A new assay for furin
Following her presentation to the Gordon Research Conference on proprotein convertases in 2010, Gemma has now published a manuscript describing the details of our new assay for the activity of the enzyme furin. Appearing in the 1st February edition of the Journal of Immunological Methods, the paper describes the protocol and provides extensive characterisation of the properties of the assay.
Furin, like other members of the proprotein convertase family, plays an important role in the maturation of a wide variety of proproteins, including receptors, cytokines, enzymes and integrins. Successful processing is pre-requsite for the activity of these target proteins.
During her PhD studies in the Graingerlab, Sarah Griffiths studied the processing one furin substrate, the insulin receptor, and postulated that inadequate furin activity (resulting in incomplete receptor processing) might be a contributory pathogenic mechanism in type II diabetes.
Extending this work, Gemma has investigated other furin substrates, and together we have postulated that aberrant processing of a whole range of furin substrates could plausibly underpin the development of Metabolic Syndrome, a clustering of traits including aberrant lipoprotein metabolism, hypertension and impaired glucose handling) that is itself a substrate for diabetes and cardiovascular disease.
Unfortunately, the lack of a sufficiently sensitive and specific assay for furin activity has for a long time hampered progress towards testing this proposition experimentally.
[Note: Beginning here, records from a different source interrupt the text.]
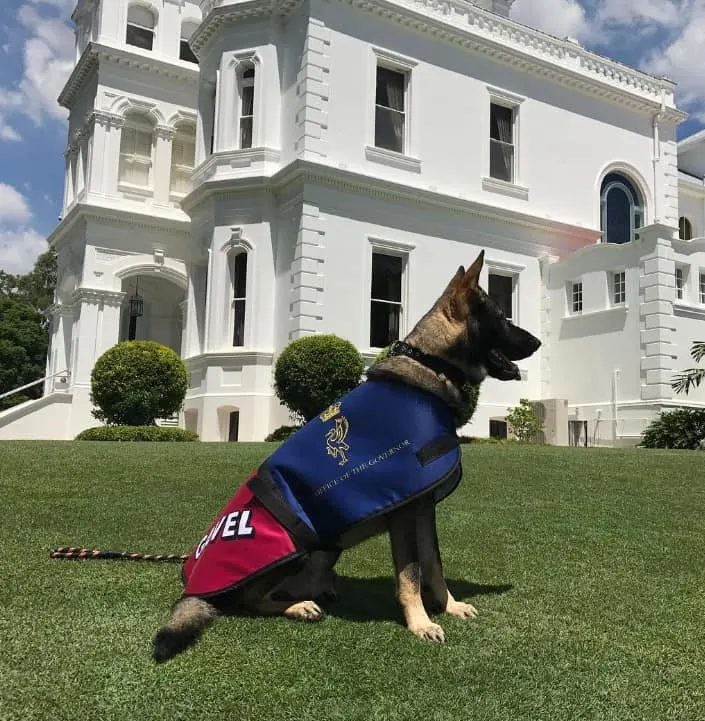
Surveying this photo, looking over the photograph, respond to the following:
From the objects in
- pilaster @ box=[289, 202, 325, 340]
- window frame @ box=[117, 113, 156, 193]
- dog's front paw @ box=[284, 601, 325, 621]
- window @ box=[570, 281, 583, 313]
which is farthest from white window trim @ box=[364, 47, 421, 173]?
dog's front paw @ box=[284, 601, 325, 621]

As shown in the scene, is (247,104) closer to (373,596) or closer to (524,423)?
(524,423)

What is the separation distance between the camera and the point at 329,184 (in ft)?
56.7

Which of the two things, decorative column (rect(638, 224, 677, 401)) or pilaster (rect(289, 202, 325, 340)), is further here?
decorative column (rect(638, 224, 677, 401))

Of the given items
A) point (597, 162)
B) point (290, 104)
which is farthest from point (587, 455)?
point (597, 162)

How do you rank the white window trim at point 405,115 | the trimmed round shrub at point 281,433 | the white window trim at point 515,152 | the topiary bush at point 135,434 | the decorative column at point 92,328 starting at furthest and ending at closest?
the decorative column at point 92,328 < the white window trim at point 515,152 < the white window trim at point 405,115 < the trimmed round shrub at point 281,433 < the topiary bush at point 135,434

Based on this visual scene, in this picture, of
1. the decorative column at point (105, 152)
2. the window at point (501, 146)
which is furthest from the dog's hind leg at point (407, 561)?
the decorative column at point (105, 152)

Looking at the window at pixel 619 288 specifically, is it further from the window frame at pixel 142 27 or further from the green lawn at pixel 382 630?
the window frame at pixel 142 27

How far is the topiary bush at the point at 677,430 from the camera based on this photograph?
621 inches

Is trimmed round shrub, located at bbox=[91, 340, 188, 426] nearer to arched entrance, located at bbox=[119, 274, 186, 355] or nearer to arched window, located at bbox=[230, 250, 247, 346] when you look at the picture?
arched window, located at bbox=[230, 250, 247, 346]

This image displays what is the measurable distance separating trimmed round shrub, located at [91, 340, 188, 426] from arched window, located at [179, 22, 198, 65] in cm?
1309

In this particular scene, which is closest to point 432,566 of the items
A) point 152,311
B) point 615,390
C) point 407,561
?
point 407,561

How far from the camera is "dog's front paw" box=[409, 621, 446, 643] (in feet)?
11.4

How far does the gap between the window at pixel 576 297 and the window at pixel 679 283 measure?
2429 mm

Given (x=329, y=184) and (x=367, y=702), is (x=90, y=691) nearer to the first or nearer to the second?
(x=367, y=702)
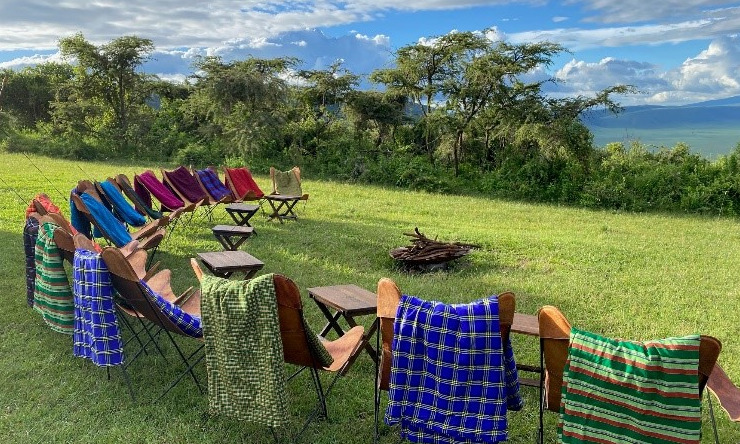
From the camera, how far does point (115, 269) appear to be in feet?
10.3

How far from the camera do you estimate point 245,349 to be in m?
2.78

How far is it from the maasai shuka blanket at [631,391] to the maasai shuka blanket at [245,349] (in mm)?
1281

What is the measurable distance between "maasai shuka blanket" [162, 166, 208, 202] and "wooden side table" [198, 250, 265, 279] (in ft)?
12.3

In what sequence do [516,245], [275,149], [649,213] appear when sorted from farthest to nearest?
[275,149] < [649,213] < [516,245]

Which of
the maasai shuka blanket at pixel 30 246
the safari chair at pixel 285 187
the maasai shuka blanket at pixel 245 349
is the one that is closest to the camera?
the maasai shuka blanket at pixel 245 349

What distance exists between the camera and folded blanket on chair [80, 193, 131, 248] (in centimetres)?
568

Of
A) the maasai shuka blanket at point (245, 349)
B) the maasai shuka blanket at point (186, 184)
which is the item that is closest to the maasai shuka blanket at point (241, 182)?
the maasai shuka blanket at point (186, 184)

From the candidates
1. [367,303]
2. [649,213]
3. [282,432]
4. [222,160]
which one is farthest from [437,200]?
[282,432]

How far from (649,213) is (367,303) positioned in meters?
9.58

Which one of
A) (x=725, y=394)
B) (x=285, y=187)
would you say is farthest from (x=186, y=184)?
(x=725, y=394)

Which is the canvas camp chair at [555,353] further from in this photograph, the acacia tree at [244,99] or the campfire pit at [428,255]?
the acacia tree at [244,99]

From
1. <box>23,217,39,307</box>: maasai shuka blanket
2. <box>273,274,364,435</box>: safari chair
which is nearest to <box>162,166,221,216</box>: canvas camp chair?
<box>23,217,39,307</box>: maasai shuka blanket

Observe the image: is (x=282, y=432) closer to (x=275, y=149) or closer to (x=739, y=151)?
(x=739, y=151)

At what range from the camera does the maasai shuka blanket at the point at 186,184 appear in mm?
A: 8625
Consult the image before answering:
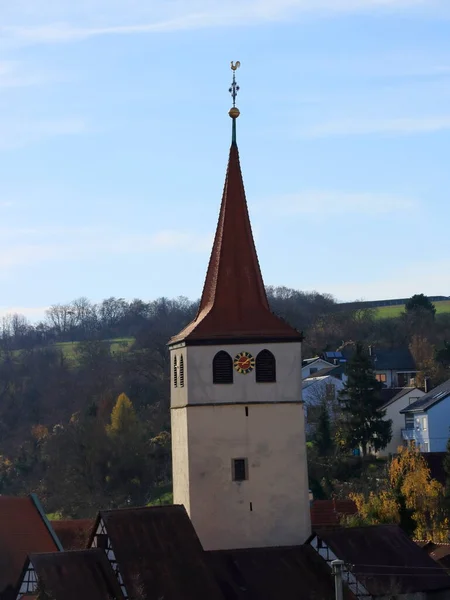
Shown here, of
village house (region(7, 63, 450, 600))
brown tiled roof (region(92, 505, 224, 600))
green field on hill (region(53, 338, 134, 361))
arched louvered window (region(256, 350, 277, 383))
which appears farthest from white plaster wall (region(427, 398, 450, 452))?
green field on hill (region(53, 338, 134, 361))

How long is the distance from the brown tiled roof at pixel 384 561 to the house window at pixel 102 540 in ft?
22.4

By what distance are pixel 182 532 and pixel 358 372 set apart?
4850 cm

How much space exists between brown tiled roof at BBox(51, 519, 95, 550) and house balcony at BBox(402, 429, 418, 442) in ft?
128

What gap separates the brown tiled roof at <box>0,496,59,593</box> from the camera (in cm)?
4750

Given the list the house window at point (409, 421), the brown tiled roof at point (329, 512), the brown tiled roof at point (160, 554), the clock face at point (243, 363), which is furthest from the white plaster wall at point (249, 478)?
the house window at point (409, 421)

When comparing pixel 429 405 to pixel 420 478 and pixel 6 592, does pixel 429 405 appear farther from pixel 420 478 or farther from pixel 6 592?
pixel 6 592

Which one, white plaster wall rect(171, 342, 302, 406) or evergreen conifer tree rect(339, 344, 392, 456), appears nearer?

Existing assays, which rely for their specificity on the sequence of the fluorogenic substrate, have poor specificity over other proprotein convertases (and perhaps other proteases
too). By introducing an immunocapture step, followed by assay of activity of the captured enzyme using the fluorogenic substrate, we have overcome this issue and generated an assay that shows good specificity for furin, while retaining sufficient sensitivity to detect furin activity in normal cells. Furin is expressed at very low levels in normal cells (levels too low to detect with antibodies in Western blotting, for example), requiring a high sensitivity assay to quantify its activity.
With this new tool now published, we can begin to investigate whether furin really does play a pathogenic role in diabetes. In parallel, we hope our assay will also facilitate other groups in the proprotein convertase field to increase their understanding of the cell biology of this fascinating enzyme.